As is usual in Russia, the Kremlin emerged victorious, and Bashneft was forcibly nationalised in 2014 in a swift takeover process. Throughout 2016, S-RM produced analysis for a range of clients concerned about what the Yevtushenkov case might mean for the wider business environment in Russia. Many Russia-watchers were disquieted by the apparently politically-motivated campaign against the businessman, and the implication that a more aggressive Russian state was able to interfere in the private sector with such apparent ease.

Bashneft has now been “privatised” – but with the company not even going to private investors. Instead, state-owned oil giant Rosneft will acquire a controlling stake in Bashneft for USD 5.3 billion. The argument for this is that Bashneft’s merger with Rosneft will boost the value of Rosneft’s privatisation down the line. In reality, though, the cynical sale of one state company to another in the name of “privatisation” feeds the fear that the whole process is being manipulated to further consolidate control of the Russian economy in the hands of an elite few close to the current political regime. Bashneft shares took a hit after the Rosneft deal was announced, suggesting that that the market largely agrees a merger is not the best idea.

Concerns for foreign investors

The outcome of the Bashneft sale is likely to scare off foreign investors, who have long held the perception that the Russian government lacks respect for private ownership. Ownership of strategic assets in Russia is subject to the whims and blessing of the Kremlin, and the Russian state under Vladimir Putin has often displayed a propensity for seizing privately-held assets of political value.

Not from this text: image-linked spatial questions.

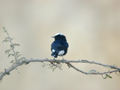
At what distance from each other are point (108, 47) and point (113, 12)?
27cm

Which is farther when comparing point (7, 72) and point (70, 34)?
point (70, 34)

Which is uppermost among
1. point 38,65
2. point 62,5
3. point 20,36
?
point 62,5

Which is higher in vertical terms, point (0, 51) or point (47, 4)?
point (47, 4)

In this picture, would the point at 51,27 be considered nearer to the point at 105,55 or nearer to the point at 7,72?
the point at 105,55

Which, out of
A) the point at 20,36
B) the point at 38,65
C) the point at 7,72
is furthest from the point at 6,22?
the point at 7,72

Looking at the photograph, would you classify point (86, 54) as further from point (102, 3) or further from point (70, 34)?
point (102, 3)

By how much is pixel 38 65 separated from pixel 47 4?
0.49 metres

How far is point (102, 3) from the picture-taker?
11.3 feet

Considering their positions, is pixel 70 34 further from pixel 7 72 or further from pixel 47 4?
pixel 7 72

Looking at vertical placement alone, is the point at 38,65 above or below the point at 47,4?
below

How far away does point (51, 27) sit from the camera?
335 centimetres

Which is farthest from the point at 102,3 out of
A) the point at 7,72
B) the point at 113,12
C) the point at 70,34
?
the point at 7,72

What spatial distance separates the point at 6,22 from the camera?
3.39 metres

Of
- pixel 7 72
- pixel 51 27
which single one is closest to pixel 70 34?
pixel 51 27
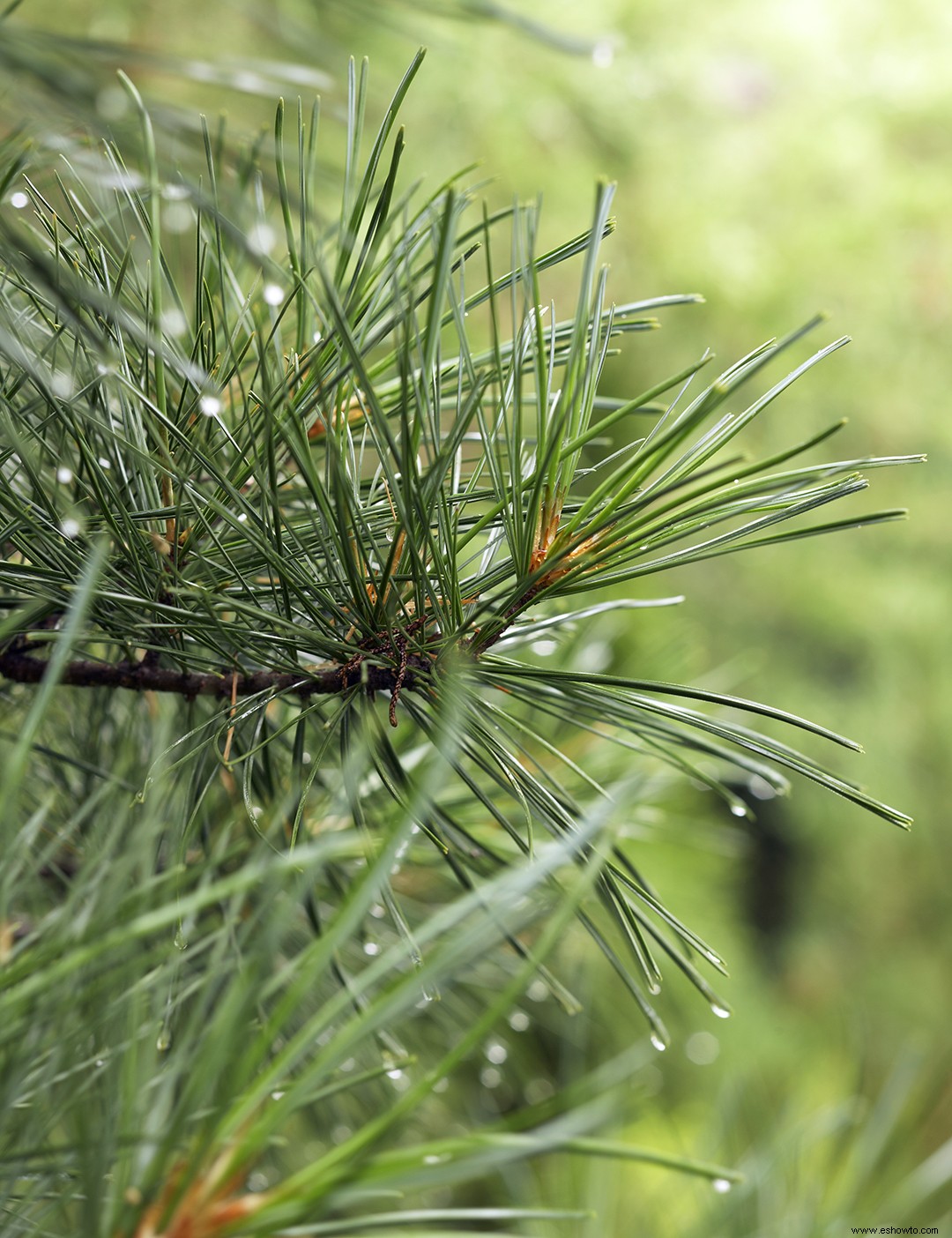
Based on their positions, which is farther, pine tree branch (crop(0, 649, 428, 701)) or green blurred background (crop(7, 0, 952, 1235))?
green blurred background (crop(7, 0, 952, 1235))

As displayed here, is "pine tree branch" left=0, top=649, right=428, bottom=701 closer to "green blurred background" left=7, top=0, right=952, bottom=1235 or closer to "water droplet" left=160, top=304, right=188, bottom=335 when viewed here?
"water droplet" left=160, top=304, right=188, bottom=335

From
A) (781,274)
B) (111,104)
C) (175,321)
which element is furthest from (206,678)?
(781,274)

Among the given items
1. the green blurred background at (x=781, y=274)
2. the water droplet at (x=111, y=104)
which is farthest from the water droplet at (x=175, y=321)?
the green blurred background at (x=781, y=274)

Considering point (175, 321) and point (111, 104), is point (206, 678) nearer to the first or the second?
point (175, 321)

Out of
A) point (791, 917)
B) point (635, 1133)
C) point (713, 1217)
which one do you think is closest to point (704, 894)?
point (635, 1133)

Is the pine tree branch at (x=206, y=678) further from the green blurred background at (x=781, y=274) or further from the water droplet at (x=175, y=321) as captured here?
the green blurred background at (x=781, y=274)

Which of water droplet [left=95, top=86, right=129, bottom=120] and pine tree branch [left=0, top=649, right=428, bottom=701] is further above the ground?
water droplet [left=95, top=86, right=129, bottom=120]

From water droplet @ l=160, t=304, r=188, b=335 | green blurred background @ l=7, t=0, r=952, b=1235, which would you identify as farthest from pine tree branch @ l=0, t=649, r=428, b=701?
green blurred background @ l=7, t=0, r=952, b=1235

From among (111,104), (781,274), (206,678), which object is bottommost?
(206,678)
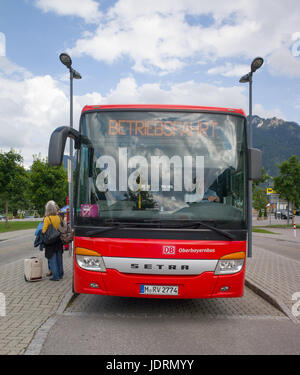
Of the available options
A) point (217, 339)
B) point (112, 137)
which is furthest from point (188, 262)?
point (112, 137)

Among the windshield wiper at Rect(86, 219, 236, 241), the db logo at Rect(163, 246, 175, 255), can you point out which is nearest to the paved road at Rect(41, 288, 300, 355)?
the db logo at Rect(163, 246, 175, 255)

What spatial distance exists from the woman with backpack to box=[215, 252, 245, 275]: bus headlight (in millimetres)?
3675

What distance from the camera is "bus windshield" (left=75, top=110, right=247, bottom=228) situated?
5020mm

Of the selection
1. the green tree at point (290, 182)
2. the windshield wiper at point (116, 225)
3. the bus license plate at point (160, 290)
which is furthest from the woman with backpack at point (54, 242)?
the green tree at point (290, 182)

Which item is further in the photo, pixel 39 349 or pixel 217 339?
pixel 217 339

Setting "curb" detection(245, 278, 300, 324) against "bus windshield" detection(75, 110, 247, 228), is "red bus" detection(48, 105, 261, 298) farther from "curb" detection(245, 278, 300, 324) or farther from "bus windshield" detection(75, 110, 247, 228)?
"curb" detection(245, 278, 300, 324)

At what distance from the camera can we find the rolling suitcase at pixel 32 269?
7477 mm

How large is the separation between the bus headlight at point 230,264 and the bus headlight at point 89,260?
152cm

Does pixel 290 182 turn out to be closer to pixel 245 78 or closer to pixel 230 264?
pixel 245 78

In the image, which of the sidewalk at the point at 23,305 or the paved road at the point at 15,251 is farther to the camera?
the paved road at the point at 15,251

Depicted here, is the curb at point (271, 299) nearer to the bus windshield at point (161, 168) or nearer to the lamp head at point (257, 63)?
→ the bus windshield at point (161, 168)
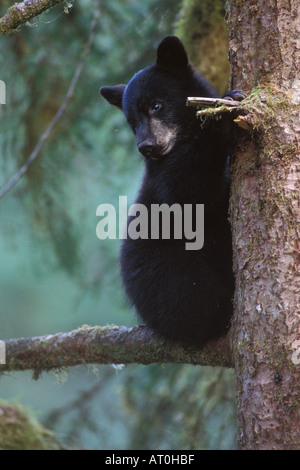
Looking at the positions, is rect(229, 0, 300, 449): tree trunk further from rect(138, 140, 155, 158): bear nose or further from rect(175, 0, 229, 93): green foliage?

The battle for Bashneft – and victory by Putin’s inner circle – has been held up as evidence that the privatisation auctions are not about boosting investor diversity or business freedoms. Hours after the takeover took place, Rosneft replaced the entire management team of Bashneft and armed guards appeared at the company’s offices in Moscow and Ufa demanding documents – a stronger sign of any that political interference in Russian business is alive and well. 

Western sanctions on several of the companies planned for privatisation may further act as a deterrent for foreign investors. Three companies on the auction list– Rosneft, Transneft, and VTB – are currently subject to sanctions. Though foreigners are allowed to invest in the firms, the companies have limited access to Western capital markets, which in turn allows few options for foreigners to buy up stakes in them. The prospect of additional sanctions on Russia, though unlikely, also poses a potential risk for foreign investors thinking of wading into the Russian market.

Experienced investors in Russia will know that Privatisation 2.0 is ultimately a fundraising exercise – not a means for business reform. The companies that populate Russia’s major industries – though highly profit-generating – tend to be bloated, overly bureaucratic, politically well-connected, and secure in their position of market dominance from a resultant lack of viable competitors independent from the current government. Privatisations of Russia’s state-owned companies may well take place over the coming years, but they will do so piecemeal, reluctantly, and just enough to make financial ends meet. Otherwise, it will be business in Russia as usual.